PARIS, France: A French court on Monday reduced on appeal the jail sentences of three men convicted over the 2020 terrorist beheading of a teacher who showed a class cartoons of the Prophet Muhammad.
Samuel Paty, 47, was murdered in October 2020 by an 18-year-old radical Islamist of Chechen origin in an act that horrified France.
His attacker, Abdoullakh Anzorov, was killed in a shootout with police.
Two friends of Anzorov, French national Naim Boudaoud and Azim Epsirkhanov, a Russian of Chechen origin, had their sentences of 16 years in prison reduced to six and seven years respectively by a Paris court of appeal.
Both were accused of having driven Anzorov and helping him to procure weapons before the beheading.

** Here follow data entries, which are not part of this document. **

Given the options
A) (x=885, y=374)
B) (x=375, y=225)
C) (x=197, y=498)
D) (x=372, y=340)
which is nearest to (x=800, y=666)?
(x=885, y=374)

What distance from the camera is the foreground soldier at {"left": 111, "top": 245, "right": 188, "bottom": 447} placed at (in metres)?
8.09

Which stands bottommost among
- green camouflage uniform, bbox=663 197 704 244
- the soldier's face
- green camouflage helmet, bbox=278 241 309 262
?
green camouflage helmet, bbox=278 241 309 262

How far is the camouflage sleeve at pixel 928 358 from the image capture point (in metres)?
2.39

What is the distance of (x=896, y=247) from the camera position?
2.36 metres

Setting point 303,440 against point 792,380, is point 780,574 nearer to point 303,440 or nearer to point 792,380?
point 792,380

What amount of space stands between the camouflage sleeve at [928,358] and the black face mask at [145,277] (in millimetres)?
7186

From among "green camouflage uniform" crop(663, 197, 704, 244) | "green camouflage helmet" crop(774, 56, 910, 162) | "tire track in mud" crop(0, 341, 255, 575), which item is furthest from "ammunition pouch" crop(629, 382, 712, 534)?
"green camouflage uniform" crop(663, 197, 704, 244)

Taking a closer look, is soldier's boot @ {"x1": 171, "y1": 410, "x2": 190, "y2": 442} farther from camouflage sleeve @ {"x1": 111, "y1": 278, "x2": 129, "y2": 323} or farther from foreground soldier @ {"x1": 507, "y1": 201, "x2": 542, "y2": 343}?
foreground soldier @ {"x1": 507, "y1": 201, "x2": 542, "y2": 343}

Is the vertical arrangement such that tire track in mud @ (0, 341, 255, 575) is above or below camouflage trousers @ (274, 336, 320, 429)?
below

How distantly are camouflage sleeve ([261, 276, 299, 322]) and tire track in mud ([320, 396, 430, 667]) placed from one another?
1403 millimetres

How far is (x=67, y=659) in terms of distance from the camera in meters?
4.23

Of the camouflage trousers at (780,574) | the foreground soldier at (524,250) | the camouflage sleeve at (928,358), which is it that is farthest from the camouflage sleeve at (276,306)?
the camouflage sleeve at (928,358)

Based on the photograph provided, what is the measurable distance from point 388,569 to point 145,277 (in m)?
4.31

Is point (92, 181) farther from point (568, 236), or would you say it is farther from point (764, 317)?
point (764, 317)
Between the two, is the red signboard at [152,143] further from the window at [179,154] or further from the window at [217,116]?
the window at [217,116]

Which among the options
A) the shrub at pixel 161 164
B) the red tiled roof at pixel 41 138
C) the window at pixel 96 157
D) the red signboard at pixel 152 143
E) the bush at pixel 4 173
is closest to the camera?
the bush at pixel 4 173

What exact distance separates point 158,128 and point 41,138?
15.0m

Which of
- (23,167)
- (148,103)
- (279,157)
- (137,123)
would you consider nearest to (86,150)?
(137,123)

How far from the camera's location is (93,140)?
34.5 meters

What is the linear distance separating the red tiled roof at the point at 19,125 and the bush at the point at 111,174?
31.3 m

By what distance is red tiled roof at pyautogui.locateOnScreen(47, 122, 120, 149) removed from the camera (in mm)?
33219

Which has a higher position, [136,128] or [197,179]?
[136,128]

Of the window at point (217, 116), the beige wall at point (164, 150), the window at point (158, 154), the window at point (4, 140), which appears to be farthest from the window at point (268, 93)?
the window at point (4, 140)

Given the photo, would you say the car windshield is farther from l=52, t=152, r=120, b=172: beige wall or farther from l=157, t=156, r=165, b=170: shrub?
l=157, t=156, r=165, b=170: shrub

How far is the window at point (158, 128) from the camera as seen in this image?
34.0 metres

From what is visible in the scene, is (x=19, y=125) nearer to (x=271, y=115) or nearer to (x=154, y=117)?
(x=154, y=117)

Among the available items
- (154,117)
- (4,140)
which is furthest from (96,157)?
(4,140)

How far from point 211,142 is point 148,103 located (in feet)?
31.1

Brahim Chnina, the Moroccan father of a girl who falsely claimed that Paty had asked Muslim students to leave his classroom before showing the caricatures, had his 13-year sentence reduced to 10 years.
His daughter, then aged 13, was not actually in the classroom at the time and during the first trial apologized to the teacher’s family.
The court however left the 15-year term for French-Moroccan Islamist activist Abdelhakim Sefrioui untouched.
The quartet were among the seven men and one woman found guilty in 2024 of contributing to the climate of hatred that led to the beheading of the history and geography teacher in Conflans-Sainte-Honorine, west of Paris.
Paty, who has become a free-speech icon, used the cartoons as part of an ethics class to discuss freedom of expression laws in France.